KUKAR: Siang itu di Desa Suka Maju, Kecamatan Tenggarong Seberang, Kutai Kartanegara (Kukar), hawa panas mulai terasa menyengat dari tanah yang baru mengering usai diguyur hujan.
Tak ada yang menyangka, dari tempat sederhana itu, lahir gerakan besar yang menjadikan sampah bukan lagi beban, melainkan sumber kehidupan baru bagi warga desa.
Di sanalah berdiri Bank Sampah Mandiri (BSM), sebuah lembaga kecil yang kini menjadi simbol gerakan besar: membalik beban sampah menjadi berkah ekonomi. Sejak berdiri di bawah kepemimpinan Yayuk Sehaty, perempuan 53 tahun yang dikenal ulet, BSM telah mengubah cara pandang warga terhadap sampah.
“Awalnya kami hanya kumpul dan jual ke pengepul, khususnya sampah yang ada nilai jualnya,” ujar Yayuk saat ditemui di lokasi bank sampah, Jumat, 10 Oktober 2025. Kalimat itu sederhana, tapi di baliknya tersimpan perjalanan panjang tentang bagaimana kesadaran tumbuh di tengah keterbatasan.
Pada mulanya, kegiatan itu tak lebih dari upaya spontan segelintir warga yang bosan melihat sampah berserakan selepas kegiatan gotong royong.
Mereka tak punya rencana besar, apalagi visi ekonomi sirkular.
Tapi langkah kecil itu kemudian berkembang menjadi sistem pengelolaan sampah berbasis partisipasi masyarakat yang kini menjadi kebanggaan desa.
Setiap pekan, warga datang membawa sampah rumah tangga yang telah dipilah, seperti botol plastik, kertas, kardus dan lainnya.

## Data Tercatat

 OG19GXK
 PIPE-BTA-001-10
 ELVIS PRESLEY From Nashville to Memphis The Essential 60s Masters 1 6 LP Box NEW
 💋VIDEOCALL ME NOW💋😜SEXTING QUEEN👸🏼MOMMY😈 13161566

## Latihan Soal
- a) Terjemahkan kalimat dari kutipan dokumen ini ke dalam bahasa Inggris: "Mereka tak punya rencana besar, apalagi visi ekonomi sirkular."
- b) Jawab pertanyaan berikut berdasarkan kutipan dokumen di atas.
(i) Berapa usia Yayuk Sehaty?
(ii) Pada hari dan tanggal berapa Yayuk ditemui di lokasi bank sampah?
(iii) Sampah rumah tangga apa saja yang dibawa warga setiap pekan?

## Kunci Jawaban
- a) They had no grand plan, let alone a vision of a circular economy.

- b)
(i) Yayuk Sehaty berusia 53 tahun.
(ii) Yayuk ditemui pada hari Jumat, 10 Oktober 2025.
(iii) Warga membawa botol plastik, kertas, kardus dan lainnya yang telah dipilah.